>> BEGIN TEXT TO READ

Egypt is often seen as a frontrunner in Africa’s green hydrogen economy. What is the country doing right that its peers can emulate?

Dr. Abo Eldahab: To produce hydrogen, you need renewables. Renewables must be connected to the production site, and the production site must be connected to the end user. The key stakeholders such as the authorities, investors, and operators  all need to coordinate closely. In Egypt, if you want to invest, you sit at one table with all of them, all at the “supreme council of green hydrogen.” That’s not something you see everywhere. 

You have to identify every element of the process and know who the competent authorities are. And those authorities need to operate in sync, at the same frequency, at the same time. You shouldn’t have a situation where today you meet one person, tomorrow another, and they conflict with each other. This approach is similar to what Germany is doing, operating as a single consortium, as one unit. 

Across Africa, many countries used to have a fragmented approach, but that is changing. Egypt is a clear example. Namibia, South Africa, and Morocco are also doing very well. African countries are increasingly understanding how to manage these projects effectively. In Egypt, we know the game and how to handle it very well now.

SCZone hosts multiple green hydrogen projects. Can you explain what factors make it a leading hub for green hydrogen? 

Dr. Abo Eldahab: The SCZone is designed as an industrial hub and also hosts green hydrogen. We initially signed 28 framework agreements with investors, and five projects are actively progressing. What makes SCZone unique is the a shared, ready-to-use facility with fully integrated infrastructure including the port, a liquid bulk terminal, storage tanks, pipelines, and production facilities are all connected. This allows investors to plug in efficiently, scale their projects, and access both domestic and export markets without building major infrastructure from scratch. 

How is the country positioning itself in the green hydrogen market and what are the main challenges investors face in turning plans into projects?

>> END TEXT TO READ
>> BEGIN MATERIAL SUPPLIED

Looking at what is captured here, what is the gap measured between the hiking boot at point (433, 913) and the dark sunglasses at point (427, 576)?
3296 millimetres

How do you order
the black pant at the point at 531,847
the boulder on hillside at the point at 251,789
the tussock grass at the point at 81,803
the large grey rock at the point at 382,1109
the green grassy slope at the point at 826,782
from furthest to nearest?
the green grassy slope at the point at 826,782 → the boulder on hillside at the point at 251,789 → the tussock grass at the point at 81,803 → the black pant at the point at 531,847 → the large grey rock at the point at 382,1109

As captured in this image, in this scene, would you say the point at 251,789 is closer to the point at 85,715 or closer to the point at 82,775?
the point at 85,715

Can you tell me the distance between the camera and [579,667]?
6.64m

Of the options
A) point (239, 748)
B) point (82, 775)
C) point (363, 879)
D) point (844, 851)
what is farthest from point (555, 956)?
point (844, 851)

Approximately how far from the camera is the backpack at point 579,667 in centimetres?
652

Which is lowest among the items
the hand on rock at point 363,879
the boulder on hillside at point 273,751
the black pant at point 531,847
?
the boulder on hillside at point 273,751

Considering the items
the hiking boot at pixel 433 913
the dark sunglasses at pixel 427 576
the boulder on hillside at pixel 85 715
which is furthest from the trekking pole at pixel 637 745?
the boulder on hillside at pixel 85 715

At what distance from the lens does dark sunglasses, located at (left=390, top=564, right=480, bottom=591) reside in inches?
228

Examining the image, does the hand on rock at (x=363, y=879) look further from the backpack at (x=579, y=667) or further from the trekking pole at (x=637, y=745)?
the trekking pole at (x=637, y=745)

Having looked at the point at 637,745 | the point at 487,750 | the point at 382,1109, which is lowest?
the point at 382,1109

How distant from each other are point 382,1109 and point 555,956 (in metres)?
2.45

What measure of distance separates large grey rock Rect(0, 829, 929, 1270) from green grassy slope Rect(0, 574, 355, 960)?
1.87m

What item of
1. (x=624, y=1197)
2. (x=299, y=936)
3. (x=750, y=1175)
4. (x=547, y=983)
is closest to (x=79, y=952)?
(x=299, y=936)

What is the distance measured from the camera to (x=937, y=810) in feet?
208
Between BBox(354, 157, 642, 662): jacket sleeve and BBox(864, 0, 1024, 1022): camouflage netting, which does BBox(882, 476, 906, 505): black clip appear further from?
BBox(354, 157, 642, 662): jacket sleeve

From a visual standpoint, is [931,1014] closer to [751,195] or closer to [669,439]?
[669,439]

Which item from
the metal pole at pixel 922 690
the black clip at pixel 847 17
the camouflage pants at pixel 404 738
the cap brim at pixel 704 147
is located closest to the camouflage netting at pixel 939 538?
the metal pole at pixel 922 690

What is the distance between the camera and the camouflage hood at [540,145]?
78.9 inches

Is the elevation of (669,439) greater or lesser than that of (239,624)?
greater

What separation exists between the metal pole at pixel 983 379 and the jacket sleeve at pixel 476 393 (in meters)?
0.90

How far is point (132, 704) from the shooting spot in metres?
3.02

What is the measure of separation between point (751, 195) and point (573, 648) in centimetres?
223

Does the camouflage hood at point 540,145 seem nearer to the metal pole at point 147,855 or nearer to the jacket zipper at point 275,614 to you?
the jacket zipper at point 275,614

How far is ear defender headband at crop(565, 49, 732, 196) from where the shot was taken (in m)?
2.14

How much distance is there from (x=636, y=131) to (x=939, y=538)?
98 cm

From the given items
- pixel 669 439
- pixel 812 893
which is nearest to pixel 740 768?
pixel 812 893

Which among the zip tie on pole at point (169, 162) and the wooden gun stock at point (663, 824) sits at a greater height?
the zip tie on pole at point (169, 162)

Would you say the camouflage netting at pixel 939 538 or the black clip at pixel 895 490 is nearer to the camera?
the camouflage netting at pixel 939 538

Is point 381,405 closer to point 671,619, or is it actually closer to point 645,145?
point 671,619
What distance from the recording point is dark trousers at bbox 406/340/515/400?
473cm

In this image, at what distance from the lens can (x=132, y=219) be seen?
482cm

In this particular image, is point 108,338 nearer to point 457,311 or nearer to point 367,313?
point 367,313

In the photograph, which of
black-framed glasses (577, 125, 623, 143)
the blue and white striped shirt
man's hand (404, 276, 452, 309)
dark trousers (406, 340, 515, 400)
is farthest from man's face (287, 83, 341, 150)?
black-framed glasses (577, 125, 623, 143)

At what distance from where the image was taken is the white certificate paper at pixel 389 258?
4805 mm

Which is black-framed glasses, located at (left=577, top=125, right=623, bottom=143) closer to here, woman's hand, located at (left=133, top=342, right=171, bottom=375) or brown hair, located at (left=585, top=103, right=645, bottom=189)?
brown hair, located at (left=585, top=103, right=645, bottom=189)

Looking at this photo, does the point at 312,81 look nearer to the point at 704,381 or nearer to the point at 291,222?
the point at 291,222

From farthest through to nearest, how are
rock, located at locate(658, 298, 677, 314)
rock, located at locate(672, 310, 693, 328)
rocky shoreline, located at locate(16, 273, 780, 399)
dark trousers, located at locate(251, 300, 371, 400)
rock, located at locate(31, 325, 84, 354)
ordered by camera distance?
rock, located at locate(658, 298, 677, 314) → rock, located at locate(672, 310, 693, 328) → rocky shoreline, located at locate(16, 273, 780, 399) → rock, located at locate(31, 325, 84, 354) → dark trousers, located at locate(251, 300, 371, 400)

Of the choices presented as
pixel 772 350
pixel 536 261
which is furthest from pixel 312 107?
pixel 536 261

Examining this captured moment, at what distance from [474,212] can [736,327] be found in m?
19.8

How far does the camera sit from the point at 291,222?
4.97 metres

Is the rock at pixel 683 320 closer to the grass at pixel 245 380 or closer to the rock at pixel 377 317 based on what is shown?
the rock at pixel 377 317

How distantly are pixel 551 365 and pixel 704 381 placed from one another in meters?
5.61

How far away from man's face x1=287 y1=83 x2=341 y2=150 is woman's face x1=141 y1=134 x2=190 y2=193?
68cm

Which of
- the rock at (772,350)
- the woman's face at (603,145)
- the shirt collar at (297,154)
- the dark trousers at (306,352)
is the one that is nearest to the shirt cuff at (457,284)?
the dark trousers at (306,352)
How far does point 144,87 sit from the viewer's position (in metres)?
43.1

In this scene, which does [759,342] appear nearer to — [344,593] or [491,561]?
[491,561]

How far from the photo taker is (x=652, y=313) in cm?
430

>> END MATERIAL SUPPLIED

> [PARTS OF THE EXERCISE]:
1. Name every piece of integrated infrastructure at SCZone that the text on Egypt's green hydrogen lists.
2. Please pick up the text on Egypt's green hydrogen at its final question and carry it on from there.
The material above is separate from the text on Egypt's green hydrogen.

> [TASK RESULTS]:
1. The port, a liquid bulk terminal, storage tanks, pipelines, and production facilities.

2.
Dr. Abo Eldahab: There are three things you have to look at: your target-your country goal, the EU goal, and the actual situation. Regarding Egypt, we have a national plan to gradually convert fossil fuels to renewable energy. This is mainly for two reasons. First, to reduce pressure on hard currency because we import a lot of LNG. Second, to comply with the Paris Agreement. That’s why our national plan aims for 42% of electricity in Egypt to come from renewable sources, up from 24%. 

Then, looking at the EU, they are under pressure because of the Russia-Ukraine conflict and the disruption of LNG supply. They need replacements and also have their own Paris Agreement targets. The northern EU has a lot of renewable resources, while the middle and southern regions are more traditional, with a mix of fossil and renewable energy. Since the EU is interconnected, they can benefit from each other, but this makes them focus on countries with a strong renewable energy profile, like Egypt. 

Now, the actual situation. Governments have national plans to produce green hydrogen. Like any regular investment, the companies should invest in that because if the country itself invests in that, it's a huge amount of investment. After COP27, ambitions for green hydrogen have grown. Egypt has taken steps like creating an investment law to attract green hydrogen investment and signing several framework agreements and MOUs to show commitment. But none of these 28 agreements have yet resulted in company participation. The reason is simple: green hydrogen is more expensive than grey hydrogen.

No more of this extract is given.